_Document section:_
===
Effects of tesamorelin on non-alcoholic fatty liver disease in HIV: a randomised, double-blind, multicentre trial.

Author information

1
Metabolism Unit, Massachusetts General Hospital and Harvard Medical School, Boston, MA, USA.
2
National Institute of Allergy and Infectious Diseases, National Institutes of Health and University of Maryland, Bethesda, MD, USA.
3
Department of Radiology, Massachusetts General Hospital and Harvard Medical School, Boston, MA, USA.
4
National Institute of Allergy and Infectious Diseases, National Institutes of Health and University of Maryland, Bethesda, MD, USA; Frederick National Laboratory for Cancer Research, Frederick, MA, USA.
5
Massachusetts General Hospital Clinical Research Center, Boston, MA, USA.
6
Massachusetts General Hospital Biostatistics Center, Boston, MA, USA.
7
Radiology and Imaging Sciences, Clinical Center, National Institutes of Health, Bethesda, MD, USA.
8
Liver Center, Gastroenterology Division, Massachusetts General Hospital and Harvard Medical School, Boston, MA, USA.
9
Laboratory of Pathology, National Cancer Institute, Bethesda, MD, USA.
10
Metabolism Unit, Massachusetts General Hospital and Harvard Medical School, Boston, MA, USA. Electronic address: sgrinspoon@partners.org.

Abstract

BACKGROUND:

Non-alcoholic fatty liver disease (NAFLD) is a substantial cause of comorbidity in people with HIV and there are no proven pharmacological treatments for the disease in this population. We assessed the effects of tesamorelin on liver fat and histology in people with HIV and NAFLD.

METHODS:

This randomised, double-blind, multicentre study with identical placebo as a comparator was done in a hospital and a medical research centre in the USA. People with HIV infection and a hepatic fat fraction (HFF) of 5% or more by proton magnetic resonance spectroscopy were eligible. Participants were randomly assigned (1:1) to receive either tesamorelin 2 mg once daily or placebo once daily for 12 months, followed by a 6-month open-label phase during which all participants received tesamorelin 2 mg daily. The randomisation list was prepared by the study statistician using a permuted block algorithm within each stratum with randomly varying block sizes. The primary endpoint was change in HFF between baseline and 12 months. The primary safety endpoint was glucose. Analysis was by intention to treat using all available data. This trial is registered with ClinicalTrials.gov, number NCT02196831.

FINDINGS:

61 patients were enrolled between Aug 20, 2015, and Jan 16, 2019, of whom 30 received tesamorelin and 30 received placebo. Patients receiving tesamorelin had a greater reduction of HFF than did patients receiving placebo, with an absolute effect size of -4·1% (95% CI -7·6 to -0·7, p=0·018), corresponding to a -37% (95% CI -67 to -7, p=0·016) relative reduction from baseline. After 12 months, 35% of individuals receiving tesamorelin and 4% receiving placebo had a HFF of less than 5% (p=0·0069). Changes in fasting glucose and glycated haemoglobin were not different between groups at 12 months. Individuals in the tesamorelin group experienced more localised injection site complaints than those in the placebo group, though none were judged to be serious.

INTERPRETATION:

Tesamorelin might be beneficial in people with HIV and NAFLD. Further studies are needed to determine the long-term effects of tesamorelin on liver histology.

FUNDING:

National Institutes of Health and National Institute of Allergy and Infectious Diseases.
===
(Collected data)
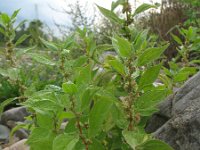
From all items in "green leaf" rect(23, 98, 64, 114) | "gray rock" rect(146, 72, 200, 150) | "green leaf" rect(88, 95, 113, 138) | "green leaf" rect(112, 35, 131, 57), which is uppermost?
"green leaf" rect(112, 35, 131, 57)

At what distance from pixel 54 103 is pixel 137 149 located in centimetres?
29

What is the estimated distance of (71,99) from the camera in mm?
1188

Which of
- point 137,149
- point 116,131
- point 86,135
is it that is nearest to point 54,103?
point 86,135

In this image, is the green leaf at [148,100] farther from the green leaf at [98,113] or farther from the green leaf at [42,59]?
the green leaf at [42,59]

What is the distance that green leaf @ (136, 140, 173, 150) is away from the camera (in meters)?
1.23

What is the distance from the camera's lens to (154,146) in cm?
124

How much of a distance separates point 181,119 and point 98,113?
365 millimetres

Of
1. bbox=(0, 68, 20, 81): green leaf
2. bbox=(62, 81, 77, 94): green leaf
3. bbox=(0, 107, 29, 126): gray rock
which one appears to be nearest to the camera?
bbox=(62, 81, 77, 94): green leaf

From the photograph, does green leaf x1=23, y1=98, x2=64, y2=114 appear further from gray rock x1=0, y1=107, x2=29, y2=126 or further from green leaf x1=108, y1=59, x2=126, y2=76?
gray rock x1=0, y1=107, x2=29, y2=126

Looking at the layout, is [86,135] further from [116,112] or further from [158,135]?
[158,135]

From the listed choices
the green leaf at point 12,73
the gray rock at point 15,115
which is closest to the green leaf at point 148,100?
the green leaf at point 12,73

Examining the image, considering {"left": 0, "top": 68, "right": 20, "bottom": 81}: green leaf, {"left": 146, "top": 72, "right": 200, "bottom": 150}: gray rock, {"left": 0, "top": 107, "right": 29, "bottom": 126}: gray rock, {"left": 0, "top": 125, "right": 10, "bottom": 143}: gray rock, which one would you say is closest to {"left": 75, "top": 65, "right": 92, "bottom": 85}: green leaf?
{"left": 146, "top": 72, "right": 200, "bottom": 150}: gray rock

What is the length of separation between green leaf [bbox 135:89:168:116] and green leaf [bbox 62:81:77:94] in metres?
0.25

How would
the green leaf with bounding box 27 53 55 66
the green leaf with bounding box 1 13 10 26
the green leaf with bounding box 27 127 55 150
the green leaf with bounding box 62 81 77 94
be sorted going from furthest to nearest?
the green leaf with bounding box 1 13 10 26, the green leaf with bounding box 27 53 55 66, the green leaf with bounding box 27 127 55 150, the green leaf with bounding box 62 81 77 94
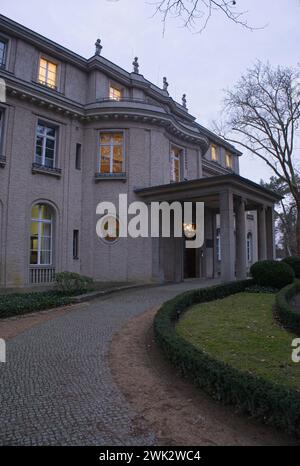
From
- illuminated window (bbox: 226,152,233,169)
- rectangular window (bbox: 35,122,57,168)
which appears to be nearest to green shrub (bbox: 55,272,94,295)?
rectangular window (bbox: 35,122,57,168)

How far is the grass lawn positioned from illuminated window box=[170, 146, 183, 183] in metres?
11.3

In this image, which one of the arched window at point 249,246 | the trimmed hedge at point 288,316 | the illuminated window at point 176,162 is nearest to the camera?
the trimmed hedge at point 288,316

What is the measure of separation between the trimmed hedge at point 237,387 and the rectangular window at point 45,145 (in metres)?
12.7

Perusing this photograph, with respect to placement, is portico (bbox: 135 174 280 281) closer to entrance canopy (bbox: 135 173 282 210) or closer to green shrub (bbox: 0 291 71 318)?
entrance canopy (bbox: 135 173 282 210)

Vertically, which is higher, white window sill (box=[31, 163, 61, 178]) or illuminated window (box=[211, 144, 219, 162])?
illuminated window (box=[211, 144, 219, 162])

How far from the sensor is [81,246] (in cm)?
1753

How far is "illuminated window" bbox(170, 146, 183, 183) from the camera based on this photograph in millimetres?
20544

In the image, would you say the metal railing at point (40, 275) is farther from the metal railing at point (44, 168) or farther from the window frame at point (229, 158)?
the window frame at point (229, 158)

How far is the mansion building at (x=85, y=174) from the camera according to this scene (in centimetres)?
1498

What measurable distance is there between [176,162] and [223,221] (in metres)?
7.35

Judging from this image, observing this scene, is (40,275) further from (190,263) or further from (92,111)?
(190,263)

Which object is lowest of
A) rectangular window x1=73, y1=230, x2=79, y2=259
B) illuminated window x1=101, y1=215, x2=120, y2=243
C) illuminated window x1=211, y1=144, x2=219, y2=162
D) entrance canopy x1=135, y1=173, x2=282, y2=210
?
rectangular window x1=73, y1=230, x2=79, y2=259

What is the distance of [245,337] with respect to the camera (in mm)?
7016

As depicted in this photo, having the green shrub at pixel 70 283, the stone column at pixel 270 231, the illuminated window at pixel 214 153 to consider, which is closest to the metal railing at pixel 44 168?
the green shrub at pixel 70 283
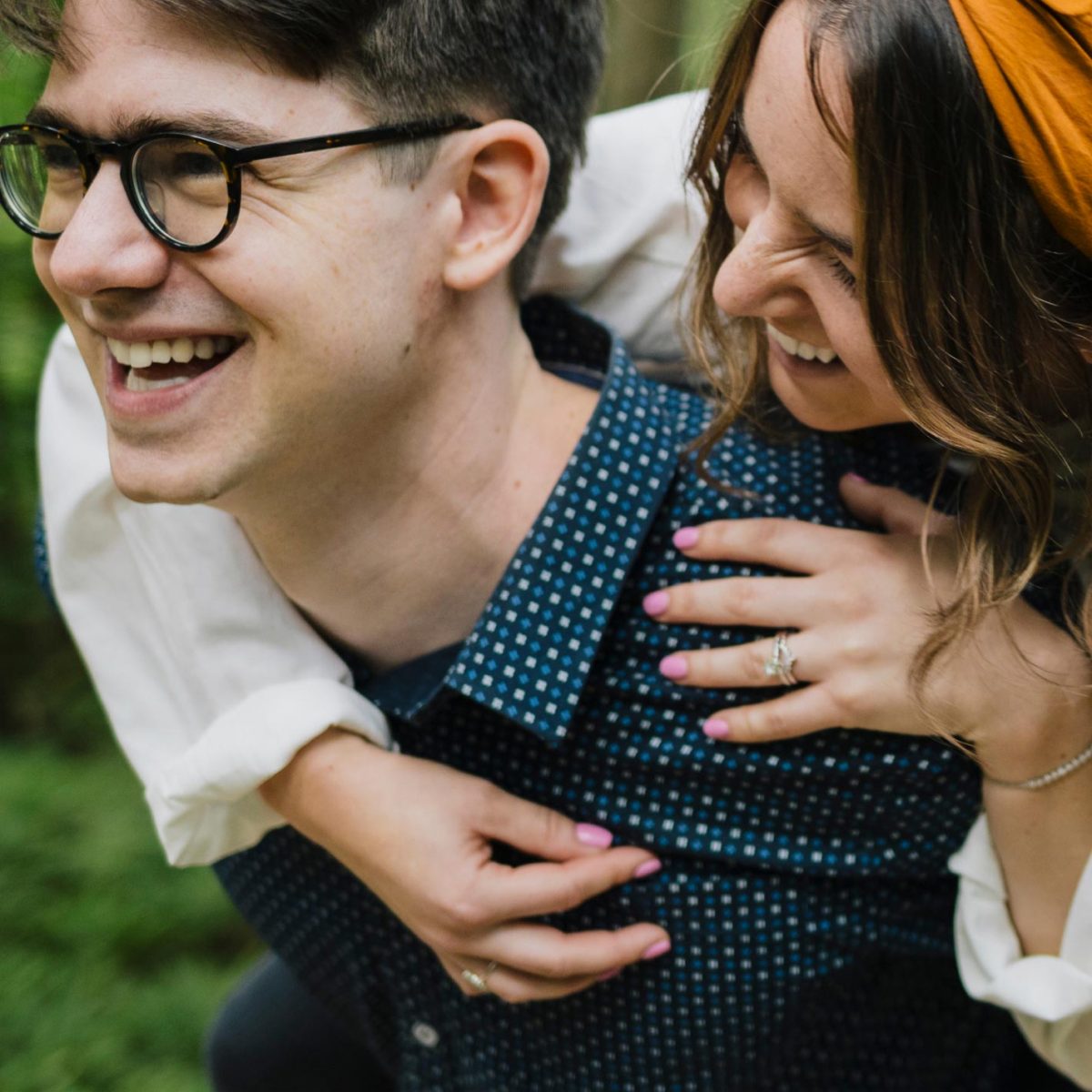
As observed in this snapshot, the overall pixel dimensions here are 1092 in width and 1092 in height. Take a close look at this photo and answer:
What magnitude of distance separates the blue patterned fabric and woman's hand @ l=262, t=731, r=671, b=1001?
0.04m

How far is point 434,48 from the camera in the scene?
175 centimetres

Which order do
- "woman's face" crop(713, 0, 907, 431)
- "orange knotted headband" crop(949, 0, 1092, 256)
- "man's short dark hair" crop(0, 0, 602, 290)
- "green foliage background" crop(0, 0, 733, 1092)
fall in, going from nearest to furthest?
"orange knotted headband" crop(949, 0, 1092, 256)
"woman's face" crop(713, 0, 907, 431)
"man's short dark hair" crop(0, 0, 602, 290)
"green foliage background" crop(0, 0, 733, 1092)

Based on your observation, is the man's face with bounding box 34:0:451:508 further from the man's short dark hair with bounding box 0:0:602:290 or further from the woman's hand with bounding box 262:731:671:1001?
the woman's hand with bounding box 262:731:671:1001

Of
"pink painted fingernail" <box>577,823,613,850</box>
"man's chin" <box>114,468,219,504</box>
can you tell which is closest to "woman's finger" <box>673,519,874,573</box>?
"pink painted fingernail" <box>577,823,613,850</box>

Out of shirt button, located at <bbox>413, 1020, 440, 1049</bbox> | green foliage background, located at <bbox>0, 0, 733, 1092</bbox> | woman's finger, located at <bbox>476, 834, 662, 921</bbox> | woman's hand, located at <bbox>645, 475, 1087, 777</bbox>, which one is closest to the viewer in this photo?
woman's hand, located at <bbox>645, 475, 1087, 777</bbox>

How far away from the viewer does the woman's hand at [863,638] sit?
5.62 ft

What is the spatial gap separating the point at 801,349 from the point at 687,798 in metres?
0.63

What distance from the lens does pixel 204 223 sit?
1658 millimetres

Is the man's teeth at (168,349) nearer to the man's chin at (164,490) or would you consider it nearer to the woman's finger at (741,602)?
the man's chin at (164,490)

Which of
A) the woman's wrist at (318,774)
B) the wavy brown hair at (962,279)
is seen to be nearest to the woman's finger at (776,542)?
the wavy brown hair at (962,279)

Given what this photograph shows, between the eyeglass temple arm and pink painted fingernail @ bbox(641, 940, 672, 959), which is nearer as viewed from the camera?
the eyeglass temple arm

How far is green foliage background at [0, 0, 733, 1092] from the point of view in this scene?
3.45 meters

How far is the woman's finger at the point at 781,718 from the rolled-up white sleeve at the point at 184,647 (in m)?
0.49

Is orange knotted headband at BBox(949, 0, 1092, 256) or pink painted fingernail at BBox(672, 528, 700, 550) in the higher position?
orange knotted headband at BBox(949, 0, 1092, 256)
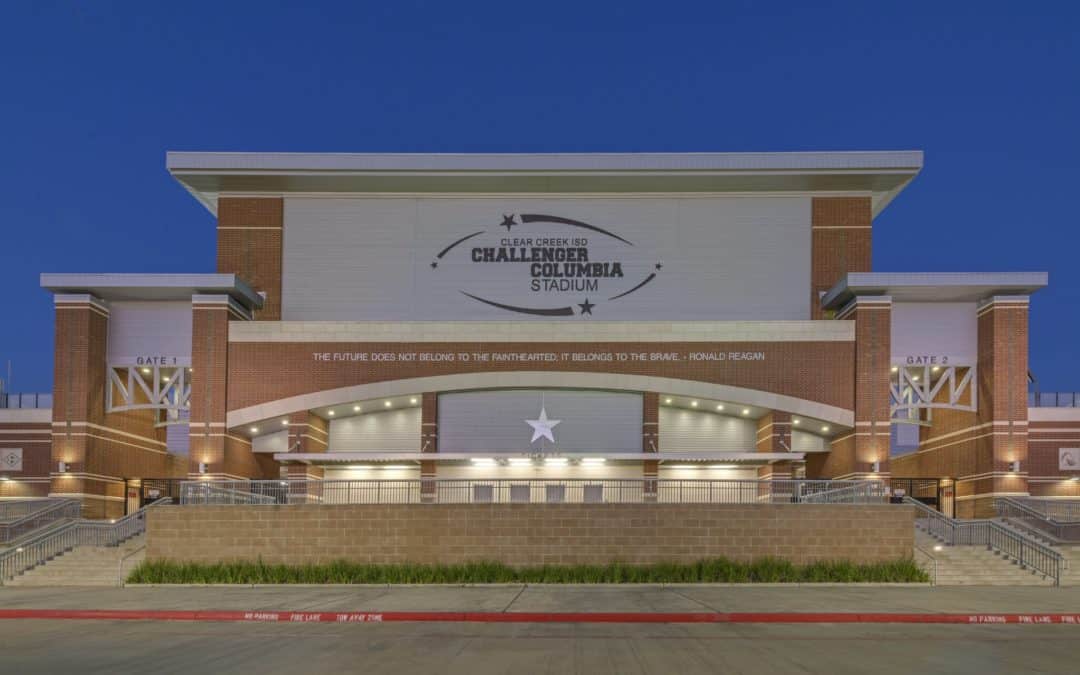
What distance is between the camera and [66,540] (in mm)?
36344

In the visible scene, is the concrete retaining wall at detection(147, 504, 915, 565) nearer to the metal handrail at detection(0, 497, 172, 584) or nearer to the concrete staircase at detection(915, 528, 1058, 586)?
the concrete staircase at detection(915, 528, 1058, 586)

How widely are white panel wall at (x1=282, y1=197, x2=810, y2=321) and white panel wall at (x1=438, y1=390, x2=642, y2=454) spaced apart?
4.72 metres

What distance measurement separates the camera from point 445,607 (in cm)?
2497

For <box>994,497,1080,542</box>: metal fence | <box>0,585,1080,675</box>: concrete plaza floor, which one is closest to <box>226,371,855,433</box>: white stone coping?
<box>994,497,1080,542</box>: metal fence

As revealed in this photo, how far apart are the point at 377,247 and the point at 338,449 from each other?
1007 centimetres

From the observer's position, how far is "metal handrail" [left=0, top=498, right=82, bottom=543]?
39.0 metres

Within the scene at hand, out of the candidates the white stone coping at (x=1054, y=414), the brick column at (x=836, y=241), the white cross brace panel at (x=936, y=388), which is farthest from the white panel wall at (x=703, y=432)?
the white stone coping at (x=1054, y=414)

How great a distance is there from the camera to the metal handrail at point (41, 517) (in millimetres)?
38953

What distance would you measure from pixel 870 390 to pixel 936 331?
4994 millimetres

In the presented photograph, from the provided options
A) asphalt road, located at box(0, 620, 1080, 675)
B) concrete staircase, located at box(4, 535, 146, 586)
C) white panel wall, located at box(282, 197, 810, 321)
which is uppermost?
white panel wall, located at box(282, 197, 810, 321)

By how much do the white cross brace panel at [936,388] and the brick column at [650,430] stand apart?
10.6 m

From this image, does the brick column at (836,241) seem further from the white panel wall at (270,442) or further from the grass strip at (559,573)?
→ the white panel wall at (270,442)

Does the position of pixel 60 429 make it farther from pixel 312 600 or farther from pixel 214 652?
pixel 214 652

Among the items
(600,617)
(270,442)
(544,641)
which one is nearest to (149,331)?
(270,442)
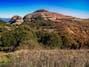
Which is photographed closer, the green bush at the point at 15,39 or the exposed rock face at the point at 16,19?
the green bush at the point at 15,39

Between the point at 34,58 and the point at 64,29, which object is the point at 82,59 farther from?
the point at 64,29

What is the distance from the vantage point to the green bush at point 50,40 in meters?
18.8

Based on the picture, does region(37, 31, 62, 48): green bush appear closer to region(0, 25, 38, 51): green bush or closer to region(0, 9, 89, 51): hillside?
region(0, 9, 89, 51): hillside

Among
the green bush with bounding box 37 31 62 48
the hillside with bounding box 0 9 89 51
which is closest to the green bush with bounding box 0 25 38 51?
===
_Problems and tasks:_
• 1. Using the abstract on the tesamorelin trial, say yes or no to whether each statement agrees with it, and quote the words that decide it. (a) Participants received tesamorelin or placebo for 12 months before an open-label phase. (b) Changes in fasting glucose differed between the groups at 12 months. (c) The injection site complaints in the tesamorelin group were judged to be serious.
• 2. According to the abstract on the tesamorelin trial, what was the primary endpoint?
• 3. Return the stretch of the tesamorelin trial abstract from "Tesamorelin might be" through "on liver histology.", copied word for word.

_Solutions to the exercise:_
• 1.
(a) Yes: "for 12 months, followed by a 6-month open-label phase during which all participants received tesamorelin 2 mg daily"
(b) No: "Changes in fasting glucose and glycated haemoglobin were not different between groups at 12 months."
(c) No: "though none were judged to be serious"

• 2. The change in HFF between baseline and 12 months.

• 3.
Tesamorelin might be beneficial in people with HIV and NAFLD. Further studies are needed to determine the long-term effects of tesamorelin on liver histology.